* Document extract
---

If you know how roughly how long a task should take you, set a timer. It will be in the back of your mind that it’s ticking away, and encourage you into a deeper focus period. Remember to use it as a tool, rather than a way of exerting pressure on yourself to beat the clock; that would be counter-productive.
2. Get organized
Although multitasking is a great skill to have, it can cause confusion if not done in a methodical manner. Successful multitasking does give us a sense of achievement, but at a mental price. A mind under pressure can react in a chaotic way, juggling tasks erratically in a bid to meet deadlines. It has even been shown to reduce IQ — not a very palatable byproduct. At the very least we are likely to make avoidable mistakes and increase anxiety levels.
What’s worse, the brain adapts to this dysfunctional tactic and it becomes a habit. The way to combat this is discipline; prioritize realistically, list tasks for each project in order and then work through them methodically. Again, set a timer if it helps. Some people even put checking social media in their multitasking bracket rather than the procrastination bracket; a form of self-delusion guaranteed to disrupt mental focus.
3. Know your body clock
Are you on form in the morning and sluggish by early evening, or do you struggle to get out of bed and have plenty of mental energy well into the night? Knowing your natural patterns and working with them is a sensible endeavor. For example, if you’re a morning person who has to fit into standard working hours, it makes sense to do your most creative work in the morning before you run out of mental steam. Factor this in to your priority list, leaving the less challenging stuff until last.
Likewise, know your ideal working conditions. Do you work better in the office, or do you have your most productive hours in the quiet of your own home? If you can influence your working life to fit these rhythms and preferences, you’re likely to have far more mental focus.

---

* Dataset section
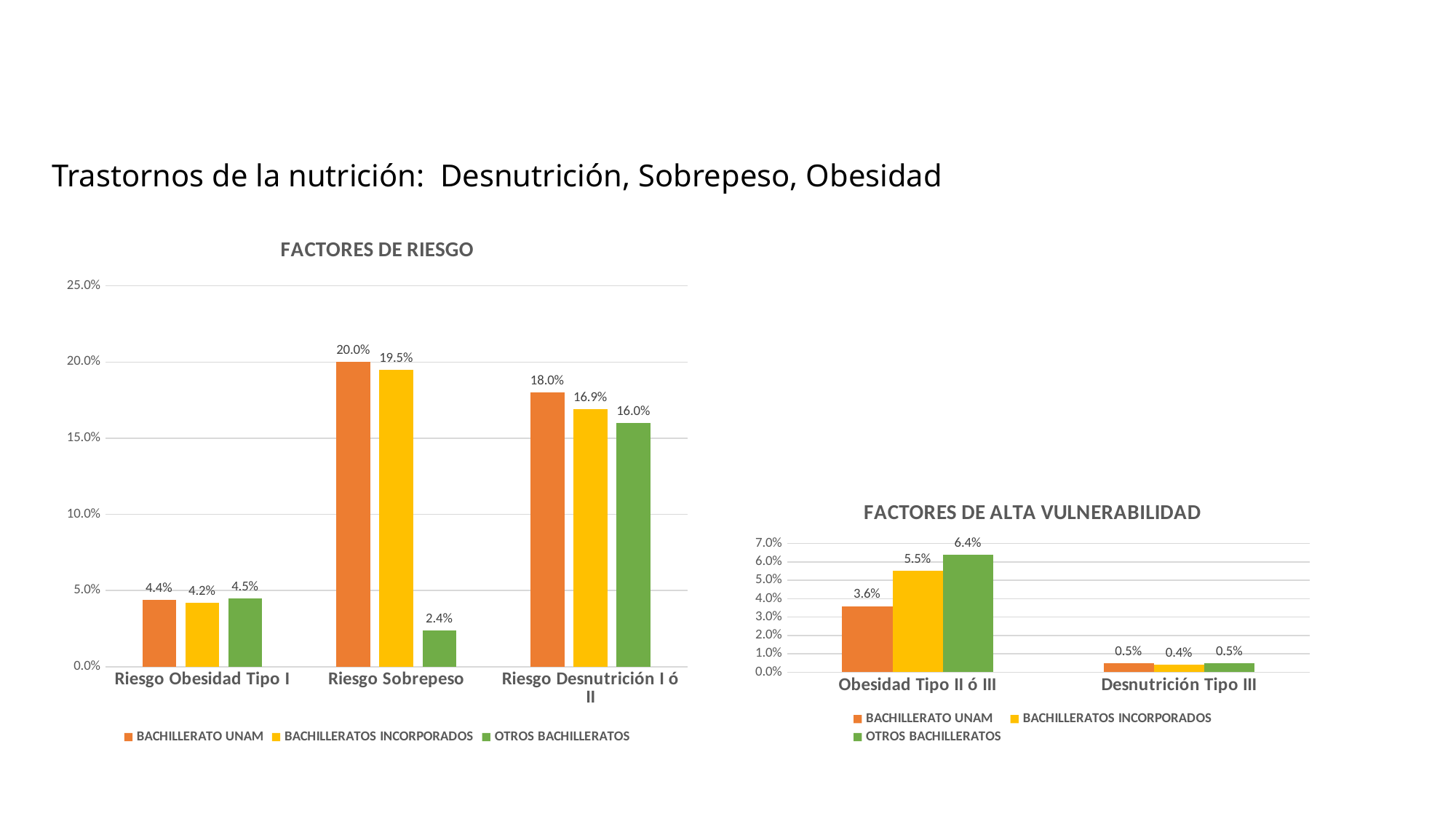
In the FACTORES DE ALTA VULNERABILIDAD chart, which is larger for Obesidad Tipo II ó III: BACHILLERATO UNAM or BACHILLERATOS INCORPORADOS? BACHILLERATOS INCORPORADOS How many categories are shown on the x axis of the FACTORES DE RIESGO chart? 3 In the FACTORES DE RIESGO chart, what is the value for OTROS BACHILLERATOS in Riesgo Sobrepeso? 2.4% What kind of chart is the FACTORES DE ALTA VULNERABILIDAD chart? Bar chart In the FACTORES DE RIESGO chart, is the BACHILLERATOS INCORPORADOS value for Riesgo Sobrepeso greater or less than 15.0%? greater In the FACTORES DE RIESGO chart, what is the value for BACHILLERATO UNAM in Riesgo Sobrepeso? 20.0% In the FACTORES DE RIESGO chart, what is the value for BACHILLERATOS INCORPORADOS in Riesgo Desnutrición I ó II? 16.9% In the FACTORES DE RIESGO chart, which series has the highest value for Riesgo Obesidad Tipo I? OTROS BACHILLERATOS How many series does the legend of the FACTORES DE ALTA VULNERABILIDAD chart list? 3 In the FACTORES DE ALTA VULNERABILIDAD chart, what is the value for OTROS BACHILLERATOS in Obesidad Tipo II ó III? 6.4% In the FACTORES DE RIESGO chart, what is the difference between BACHILLERATO UNAM and OTROS BACHILLERATOS in Riesgo Desnutrición I ó II? 2.0% In the FACTORES DE ALTA VULNERABILIDAD chart, which series has the lowest value for Desnutrición Tipo III? BACHILLERATOS INCORPORADOS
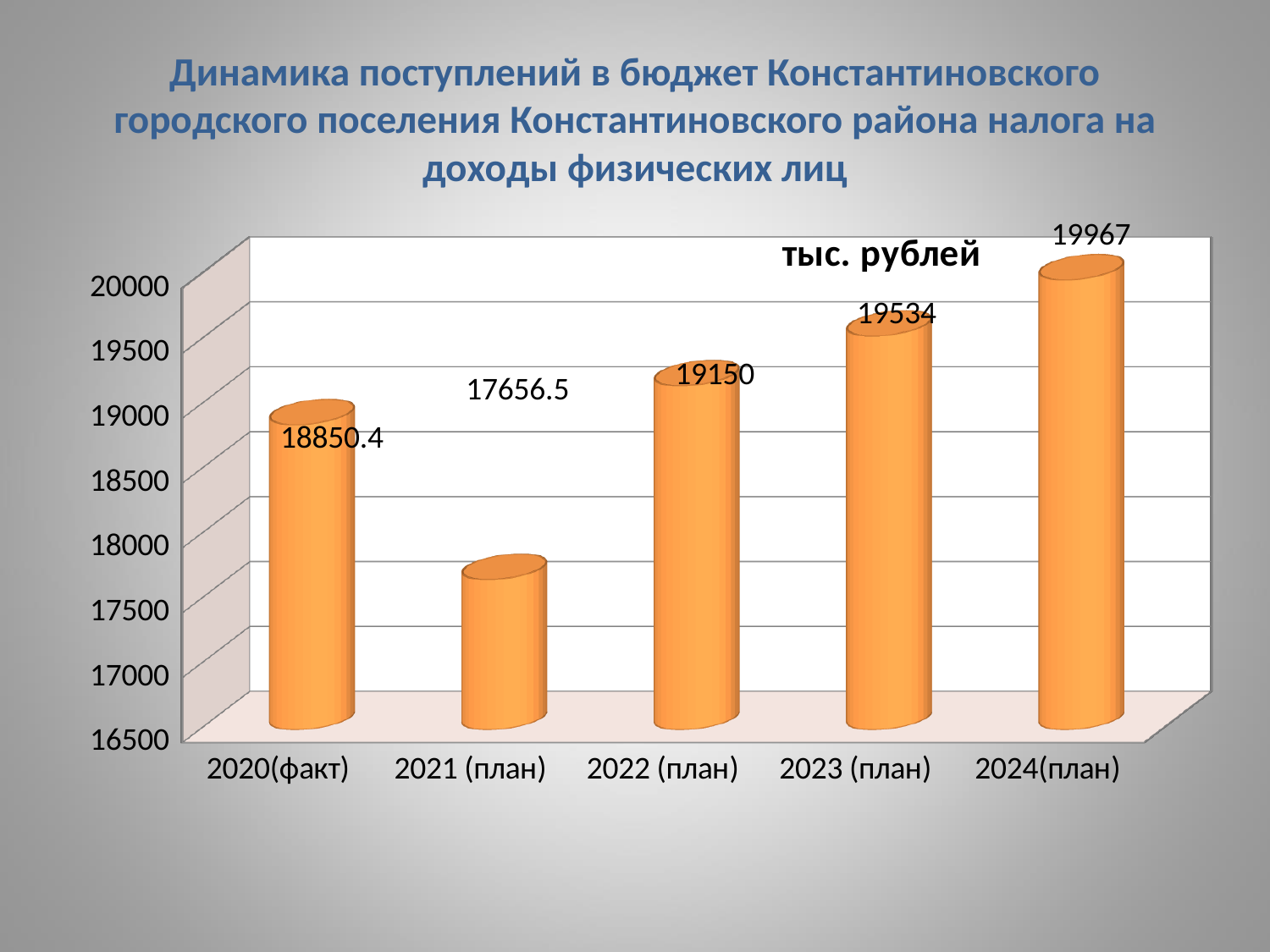
Which category has the lowest value? 2021 (план) What is the difference between the values for 2024(план) and 2023 (план)? 433 What is the difference between the values for 2022 (план) and 2021 (план)? 1493.5 Is the value for 2021 (план) greater or less than 18000? less What is the value for 2023 (план)? 19534 Do the values rise or fall from 2021 (план) to 2024(план)? rise How many categories are shown on the x axis? 5 What kind of chart is shown on the slide? bar chart Which category has the highest value? 2024(план) What is the value for 2021 (план)? 17656.5 What is the value for 2020(факт)? 18850.4 Which is larger, the value for 2020(факт) or the value for 2022 (план)? 2022 (план)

---

* Work order 1
Answer these questions about the text on mental focus.
(a) What has multitasking under pressure even been shown to reduce?
(b) What does the brain do in response to the dysfunctional tactic of juggling tasks erratically?
(c) When should a morning person working standard hours do their most creative work?
* Work order 2
Reproduce the passage of the text on mental focus between "What’s worse, the" and "disrupt mental focus.", inclusive.
The data are separate material, apart from the text on mental focus.

* Expected output 1
(a) IQ.
(b) It adapts to the tactic, and the tactic becomes a habit.
(c) In the morning, before running out of mental steam.

* Expected output 2
What’s worse, the brain adapts to this dysfunctional tactic and it becomes a habit. The way to combat this is discipline; prioritize realistically, list tasks for each project in order and then work through them methodically. Again, set a timer if it helps. Some people even put checking social media in their multitasking bracket rather than the procrastination bracket; a form of self-delusion guaranteed to disrupt mental focus.